The indecency backlash could pay off for minorities and women who want to break into the broadcasting business. FCC threats to revoke TV and radio licenses from egregious offenders of anti-indecency rules would give a few more stations to those often locked out of station ownership. An FCC-sponsored panel of industry execs and activists urged the government to preserve, and perhaps expand, its dormant "distress sale" policy. It allows station operators to sell out to minority buyers, rather than be stripped of the license for major-league rule violations. Distress sales permitted a handful of minority owners to acquire stations in the 1980s.

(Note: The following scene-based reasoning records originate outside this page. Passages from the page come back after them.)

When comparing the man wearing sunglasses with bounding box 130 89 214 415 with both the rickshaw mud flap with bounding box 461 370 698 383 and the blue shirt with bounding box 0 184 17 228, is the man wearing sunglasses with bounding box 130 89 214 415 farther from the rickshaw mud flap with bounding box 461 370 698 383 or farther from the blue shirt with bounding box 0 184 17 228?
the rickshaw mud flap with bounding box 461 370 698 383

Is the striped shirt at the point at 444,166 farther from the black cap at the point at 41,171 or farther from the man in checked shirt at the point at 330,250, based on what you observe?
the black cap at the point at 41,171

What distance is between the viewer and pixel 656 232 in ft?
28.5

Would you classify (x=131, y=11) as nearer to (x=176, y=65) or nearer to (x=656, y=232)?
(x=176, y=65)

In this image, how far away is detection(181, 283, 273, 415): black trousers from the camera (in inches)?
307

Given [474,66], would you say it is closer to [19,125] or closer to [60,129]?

When it comes to media companies, the FCC is supposed to decide out how big is too big. To know where to draw that line, the agency each year asks companies to count their subscribers and what services they buy. Now the FCC wants more data to evaluate "horizontal" concentration: for instance, Comcast's share of cable subscribers. It also wants data on "vertical" integration: the extent to which News Corp. can dominate the business by combining the reach of its TV stations, DBS business, and cable networks. Media companies are now being asked to detail their cross-ownership holdings. Also being examined: the prospects for new owners to get into the business, factors that help or hurt competition, and the effect of competition on industry groups and consumers. Providing data is voluntary, and results have been spotty. But the FCC is considering making participation mandatory. The toughened stance pleases FCC Democrats Michael Copps and Jonathan Adelstein, who complain that the FCC has insufficient information to judge the impact of industry trends on prices and availability of programming. Says Copps: "Our analysis can only be as good as the data going into it,"

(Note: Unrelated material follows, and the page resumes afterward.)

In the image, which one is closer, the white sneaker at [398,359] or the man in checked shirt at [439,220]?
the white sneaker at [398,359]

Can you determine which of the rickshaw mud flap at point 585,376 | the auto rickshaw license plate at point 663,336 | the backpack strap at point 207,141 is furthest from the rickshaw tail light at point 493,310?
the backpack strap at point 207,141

Rep. Duke Cunningham, R-Calif., wants to give tax breaks to TV and computer makers that set up recycling programs for old sets and monitors. Why? The switch to DTV threatens to overload landfills with lead-lined screens and other hazards. Cunningham says he prefers tax incentives rather than the government fees on screen purchases that some lawmakers have suggested: "Manufacturers will respond to the incentives immediately by investing in production facilities for more efficient products."

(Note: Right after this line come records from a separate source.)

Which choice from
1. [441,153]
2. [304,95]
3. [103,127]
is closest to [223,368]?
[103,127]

Former presidential hopeful Howard Dean surprised broadcasters last week with this amazing revelation: The scream that ended his campaign "never happened." More than 900 airings of his wild Iowa caucus concession speech on TV convinced many Americans he suffered a manic meltdown. But Dean insists he was merely shouting over his raucous supporters. Noise-canceling mikes removed crowd noise from the video, making his shout-out seem nutty to those who weren't in the room. Dean lamented to a National Association of Broadcasters confab that the networks did not capture the true spirit of the speech. None of the pool reporters who actually heard the speech mentioned the scream initially, he noted. Only when editors saw it the next day did "the scream become a story." He blames "Murdochized" cable news networks for the snafu. Fox News Channel head Roger Ailes "is so incredibly good at what he does" that CNN and other news outlets simply "copy what Fox does." Even though broadcasters carried the speech, too, Dean politely suggested they were playing catch-up and urged local stations to set their own agendas.